Die beiden wichtigsten Ziele bei der Radverkehrsförderung in Deutschland: die Infrastruktur sicher gestalten und den gesamten Radverkehr spürbar beschleunigen.

Natürlich gehört dann auch einiges dazu. Man muss dem motorisierten Individualverkehr Raum nehmen. Denn das Verkehrsproblem ist auch ein Verteilungsproblem. Fahrspuren müsste man zum Beispiel zu Radschnellwegen bzw. zu sicheren Fahrradwegen umwidmen. Ampelschaltungen dem Radverkehr anpassen. Die gesamte Radverkehrsinfrastruktur sicher und lückenlos gestalten. Das sind alles Dinge, die dem gemeinen Autofahrer zunächst mal überhaupt nicht schmecken werden. Aber darum kann es nicht gehen, wenn man die Verkehrsprobleme in unseren Städten lösen will.

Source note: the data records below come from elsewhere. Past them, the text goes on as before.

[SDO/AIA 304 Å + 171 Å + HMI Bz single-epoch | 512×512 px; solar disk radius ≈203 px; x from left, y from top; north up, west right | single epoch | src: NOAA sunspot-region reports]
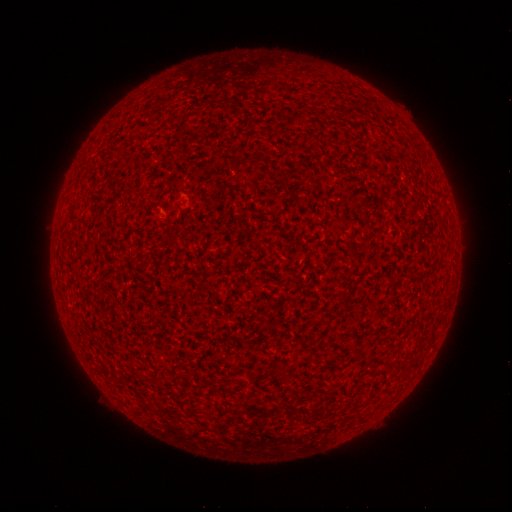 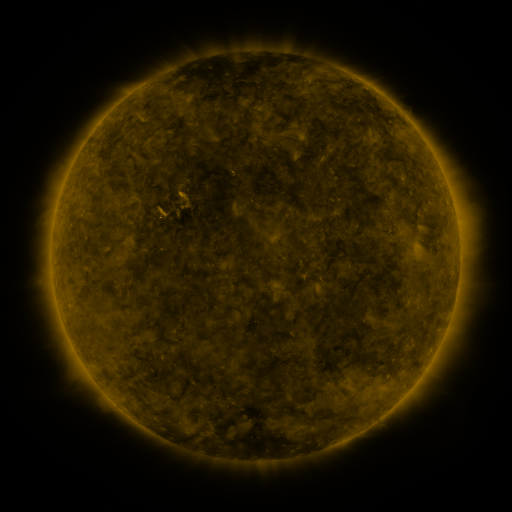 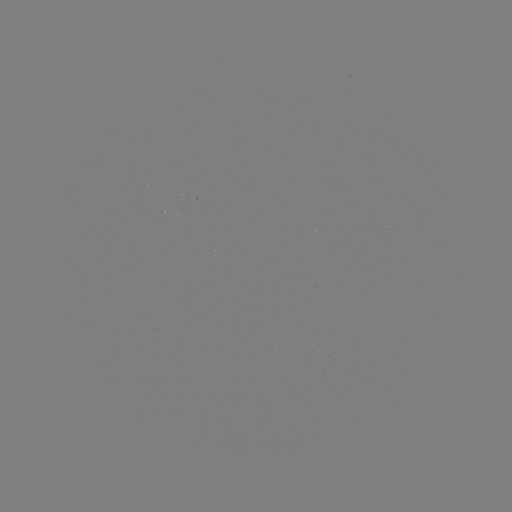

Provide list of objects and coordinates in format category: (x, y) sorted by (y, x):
(none)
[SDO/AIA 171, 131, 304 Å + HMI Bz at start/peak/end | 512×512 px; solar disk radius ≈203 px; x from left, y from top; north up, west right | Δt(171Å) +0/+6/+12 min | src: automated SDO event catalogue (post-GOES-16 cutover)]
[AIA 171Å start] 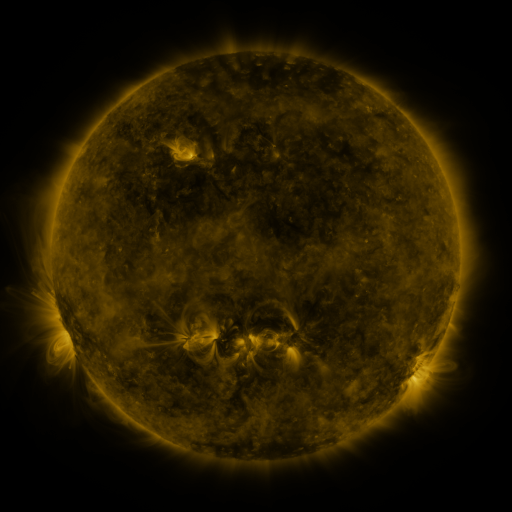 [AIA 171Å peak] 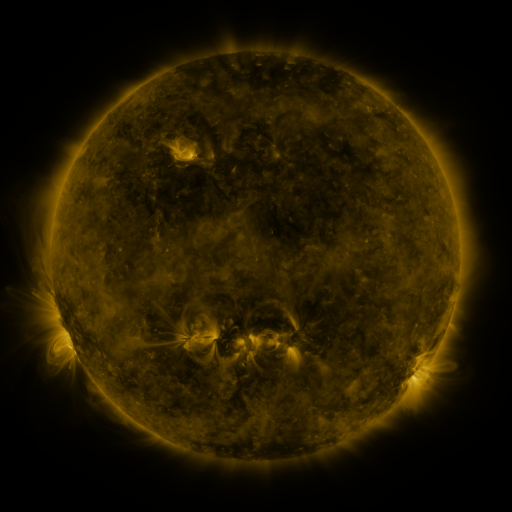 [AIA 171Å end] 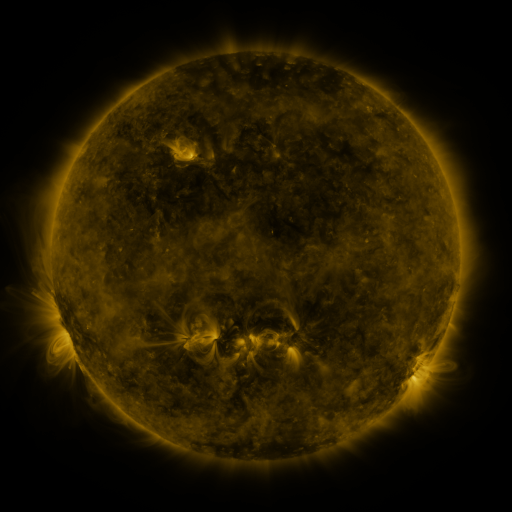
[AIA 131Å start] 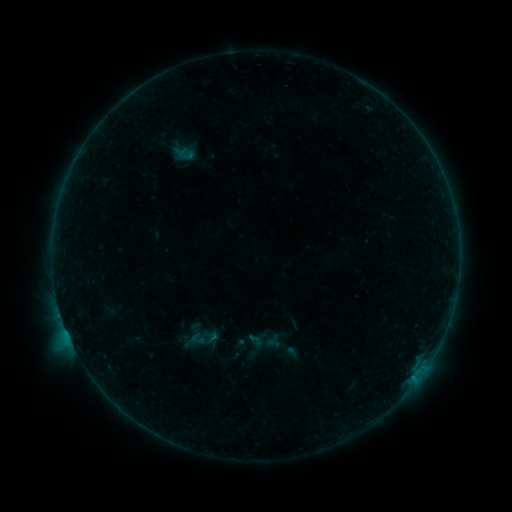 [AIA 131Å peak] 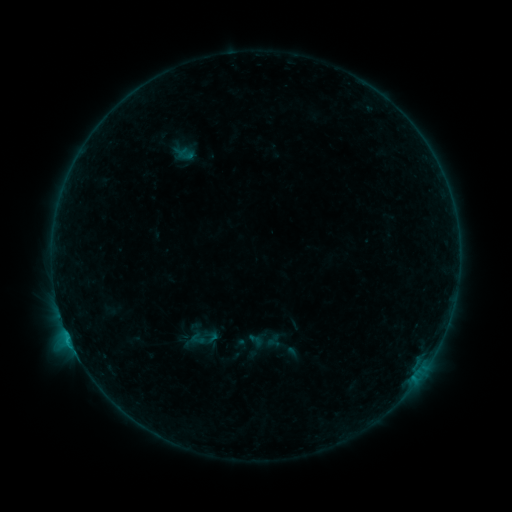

Und man will mit dem Radverkehr ja nicht nur Verkehrsprobleme lösen. Viele Städte setzen sich Klimaziele, die u.a. mit einem höheren Radverkehrsanteil erreicht werden sollen. Aber dafür muss man den Menschen, die noch Auto fahren, auch etwas bieten. Das Versprechen auf Gesundheit zieht da nicht. Dafür gehen sie abends joggen. Der Dank der Umwelt schon gar nicht. Da kauft man sich im Zweifel mal eine Energiesparlampe. Aber die Zeit- und Stressersparnis, die man auf dem Fahrrad erfährt, die wird die Menschen irgendwann überzeugen. Und über eine robuste Gesundheit, ein sauberes und ruhiges Umfeld freuen sie sich dann ganz nebenbei.

Warum also nicht den MIV ein bisschen langsamer machen (wenn das in Städten überhaupt noch geht) und den Radverkehr dafür beschleunigen? Am Ende werden dabei alle gewinnen. Verkehr, Umwelt, Gesundheit, Klima und vor allem: die Menschen.